The pandemic has disrupted everything from the global flow of goods and services, to the actions that individuals can take in their daily lives. It has changed, for now at least, the ecosystems in which we work—impacting both how we think about ethnographic activity and how it is might be used. In Australia, the pandemic has resulted in a collection of massive, unplanned, social experiments in scale, at scale. Examining five of these social experiments as they’ve played out, Genevieve will extract lessons that seem relevant to the work we all do now and to the ways we might want to orient to the future. After all, as the pandemic is demonstrating, scale is neither a stable nor singular concept, and our responses to it will need to be appropriately located and considered.
Genevieve Bell is a Distinguished Professor, Director of the 3A Institute (3Ai) and Florence Violet McKenzie Chair at the Australian National University. She is also Vice President and a Senior Fellow at Intel Corporation. Genevieve joined the ANU in 2017, after having spent 18 years in Silicon Valley helping guide Intel’s product development and social science and design research capabilities.

■ Your tasks ■
• 1. Extract from the passage on the pandemic and scale everything from "Genevieve Bell is" down to "design research capabilities.".
• 2. List every position or title that the passage on the pandemic and scale says Genevieve Bell holds.
• 3. Proceed with the passage on the pandemic and scale, writing on from its final sentence.

Records from a data source:
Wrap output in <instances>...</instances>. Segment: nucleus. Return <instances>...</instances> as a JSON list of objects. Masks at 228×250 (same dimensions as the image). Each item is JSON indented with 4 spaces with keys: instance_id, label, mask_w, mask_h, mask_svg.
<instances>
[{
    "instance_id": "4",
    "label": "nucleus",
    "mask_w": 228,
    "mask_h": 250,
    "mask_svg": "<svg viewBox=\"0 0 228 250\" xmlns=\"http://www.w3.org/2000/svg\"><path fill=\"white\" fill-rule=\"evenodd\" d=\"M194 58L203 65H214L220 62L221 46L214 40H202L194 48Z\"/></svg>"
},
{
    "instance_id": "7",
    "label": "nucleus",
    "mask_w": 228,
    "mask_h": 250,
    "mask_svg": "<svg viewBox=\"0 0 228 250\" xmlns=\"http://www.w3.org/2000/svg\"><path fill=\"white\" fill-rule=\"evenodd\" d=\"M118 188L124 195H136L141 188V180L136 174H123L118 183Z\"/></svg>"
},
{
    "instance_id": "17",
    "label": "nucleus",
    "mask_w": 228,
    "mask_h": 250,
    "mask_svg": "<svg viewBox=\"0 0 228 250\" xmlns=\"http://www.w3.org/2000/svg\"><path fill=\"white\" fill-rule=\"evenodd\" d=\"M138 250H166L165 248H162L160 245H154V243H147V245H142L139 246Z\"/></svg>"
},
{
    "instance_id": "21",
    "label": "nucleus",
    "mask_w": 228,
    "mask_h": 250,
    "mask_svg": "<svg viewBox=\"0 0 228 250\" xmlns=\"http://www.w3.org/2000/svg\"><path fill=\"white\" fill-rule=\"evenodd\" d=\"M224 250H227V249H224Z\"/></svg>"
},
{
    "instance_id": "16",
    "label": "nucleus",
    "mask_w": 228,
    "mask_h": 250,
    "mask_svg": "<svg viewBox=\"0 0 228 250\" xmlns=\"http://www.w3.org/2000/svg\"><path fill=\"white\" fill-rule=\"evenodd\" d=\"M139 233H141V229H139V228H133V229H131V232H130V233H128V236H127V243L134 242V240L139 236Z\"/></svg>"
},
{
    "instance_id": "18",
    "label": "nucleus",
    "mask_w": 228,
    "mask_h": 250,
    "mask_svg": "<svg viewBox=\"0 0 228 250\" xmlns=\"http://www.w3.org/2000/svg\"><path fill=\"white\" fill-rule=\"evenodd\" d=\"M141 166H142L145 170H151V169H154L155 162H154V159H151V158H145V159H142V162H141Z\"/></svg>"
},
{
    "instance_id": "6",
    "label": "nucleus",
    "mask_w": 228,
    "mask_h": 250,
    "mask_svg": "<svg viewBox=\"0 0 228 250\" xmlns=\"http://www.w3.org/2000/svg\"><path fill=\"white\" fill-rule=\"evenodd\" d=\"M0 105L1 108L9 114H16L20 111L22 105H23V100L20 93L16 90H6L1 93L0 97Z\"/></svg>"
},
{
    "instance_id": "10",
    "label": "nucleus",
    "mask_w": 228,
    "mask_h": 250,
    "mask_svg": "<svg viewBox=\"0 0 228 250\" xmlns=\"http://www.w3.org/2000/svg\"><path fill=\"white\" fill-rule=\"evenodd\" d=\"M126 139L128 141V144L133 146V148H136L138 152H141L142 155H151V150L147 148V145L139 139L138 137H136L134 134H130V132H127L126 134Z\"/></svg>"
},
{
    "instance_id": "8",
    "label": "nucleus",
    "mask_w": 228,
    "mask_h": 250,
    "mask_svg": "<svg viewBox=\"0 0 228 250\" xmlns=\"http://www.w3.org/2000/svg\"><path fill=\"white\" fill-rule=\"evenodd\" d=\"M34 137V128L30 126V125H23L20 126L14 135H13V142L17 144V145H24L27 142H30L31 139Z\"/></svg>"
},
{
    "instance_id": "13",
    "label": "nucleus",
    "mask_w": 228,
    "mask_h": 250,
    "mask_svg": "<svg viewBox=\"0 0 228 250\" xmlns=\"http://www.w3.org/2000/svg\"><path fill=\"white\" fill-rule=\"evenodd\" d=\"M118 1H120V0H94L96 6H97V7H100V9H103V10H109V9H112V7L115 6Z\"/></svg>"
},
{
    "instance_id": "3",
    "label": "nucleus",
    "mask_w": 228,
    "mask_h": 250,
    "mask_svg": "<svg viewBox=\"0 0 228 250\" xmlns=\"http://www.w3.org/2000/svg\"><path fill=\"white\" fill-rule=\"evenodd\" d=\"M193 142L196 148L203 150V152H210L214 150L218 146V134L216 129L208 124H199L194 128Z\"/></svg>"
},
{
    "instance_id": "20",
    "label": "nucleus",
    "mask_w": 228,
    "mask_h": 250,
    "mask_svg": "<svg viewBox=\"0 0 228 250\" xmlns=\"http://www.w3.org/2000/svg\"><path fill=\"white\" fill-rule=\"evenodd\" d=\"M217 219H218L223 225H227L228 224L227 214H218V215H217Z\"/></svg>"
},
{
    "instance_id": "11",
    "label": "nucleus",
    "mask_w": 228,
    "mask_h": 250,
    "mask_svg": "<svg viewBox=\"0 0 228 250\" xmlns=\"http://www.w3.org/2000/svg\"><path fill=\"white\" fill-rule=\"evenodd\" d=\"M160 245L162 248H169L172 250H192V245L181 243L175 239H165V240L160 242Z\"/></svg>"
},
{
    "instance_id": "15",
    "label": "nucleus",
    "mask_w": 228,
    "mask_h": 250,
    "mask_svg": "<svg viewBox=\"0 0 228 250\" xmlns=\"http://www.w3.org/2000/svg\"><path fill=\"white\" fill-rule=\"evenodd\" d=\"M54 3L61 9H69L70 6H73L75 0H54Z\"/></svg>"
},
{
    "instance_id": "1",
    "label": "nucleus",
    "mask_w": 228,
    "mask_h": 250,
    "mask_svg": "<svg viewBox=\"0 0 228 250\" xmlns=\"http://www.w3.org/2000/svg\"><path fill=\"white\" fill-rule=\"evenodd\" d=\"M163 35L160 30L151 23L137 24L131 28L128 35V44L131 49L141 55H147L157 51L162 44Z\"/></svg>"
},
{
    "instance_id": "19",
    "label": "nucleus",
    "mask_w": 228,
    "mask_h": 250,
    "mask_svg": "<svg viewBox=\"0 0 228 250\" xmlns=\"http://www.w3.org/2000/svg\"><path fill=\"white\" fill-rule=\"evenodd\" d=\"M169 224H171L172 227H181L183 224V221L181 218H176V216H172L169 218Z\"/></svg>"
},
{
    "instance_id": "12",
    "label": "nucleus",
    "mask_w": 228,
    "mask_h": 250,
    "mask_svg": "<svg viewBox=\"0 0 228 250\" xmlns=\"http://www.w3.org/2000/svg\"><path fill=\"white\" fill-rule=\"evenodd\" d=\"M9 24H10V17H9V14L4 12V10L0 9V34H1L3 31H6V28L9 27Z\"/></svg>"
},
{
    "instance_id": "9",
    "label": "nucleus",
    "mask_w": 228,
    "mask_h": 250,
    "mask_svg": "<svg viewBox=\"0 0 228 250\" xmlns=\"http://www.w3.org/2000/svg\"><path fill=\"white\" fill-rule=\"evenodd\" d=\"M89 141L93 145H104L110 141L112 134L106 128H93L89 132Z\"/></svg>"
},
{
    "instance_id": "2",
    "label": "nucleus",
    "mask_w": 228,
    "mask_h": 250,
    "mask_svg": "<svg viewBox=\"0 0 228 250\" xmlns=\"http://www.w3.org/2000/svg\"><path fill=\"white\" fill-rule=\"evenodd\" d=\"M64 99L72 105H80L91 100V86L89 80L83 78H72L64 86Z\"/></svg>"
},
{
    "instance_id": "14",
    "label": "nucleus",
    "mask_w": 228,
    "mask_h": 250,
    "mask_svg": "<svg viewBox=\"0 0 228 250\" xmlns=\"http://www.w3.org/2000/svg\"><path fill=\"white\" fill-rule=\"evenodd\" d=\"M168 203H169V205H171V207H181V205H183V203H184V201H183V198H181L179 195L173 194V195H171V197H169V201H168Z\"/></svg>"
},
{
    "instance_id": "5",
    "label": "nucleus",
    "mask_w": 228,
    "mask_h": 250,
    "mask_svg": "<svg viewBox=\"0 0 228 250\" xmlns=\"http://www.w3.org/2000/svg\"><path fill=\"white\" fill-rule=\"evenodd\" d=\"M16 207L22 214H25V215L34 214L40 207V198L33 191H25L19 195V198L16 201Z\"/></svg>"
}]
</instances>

■ Expected outputs ■
• 1.
Genevieve Bell is a Distinguished Professor, Director of the 3A Institute (3Ai) and Florence Violet McKenzie Chair at the Australian National University. She is also Vice President and a Senior Fellow at Intel Corporation. Genevieve joined the ANU in 2017, after having spent 18 years in Silicon Valley helping guide Intel’s product development and social science and design research capabilities.

• 2.
- Distinguished Professor (Australian National University)
- Director of the 3A Institute (3Ai)
- Florence Violet McKenzie Chair (Australian National University)
- Vice President (Intel Corporation)
- Senior Fellow (Intel Corporation)

• 3.
In 2017, Genevieve was appointed the inaugural director of the 3A Institute, co-founded by the ANU and CSIRO’s Data61. The Institute’s mission is to establish a new branch of engineering to responsibly and sustainably scale AI-enabled cyber-physical systems.
Genevieve completed her PhD in cultural anthropology at Stanford University in 1998. She is best known for her work at the intersection of cultural practice and technology development and as an influential voice within academia, industry and government.
She is a Non-Executive Director of the Commonwealth Bank of Australia Board, member of the Prime Minister’s National Science and Technology Council, Fellow of the Australian Academy of Technology and Engineering (ATSE) and presented the highly acclaimed ABC Boyer Lectures for 2017. In 2020, Genevieve was appointed an Officer of the Order of Australia and the first Engelbart Distinguished Fellow at SRI International.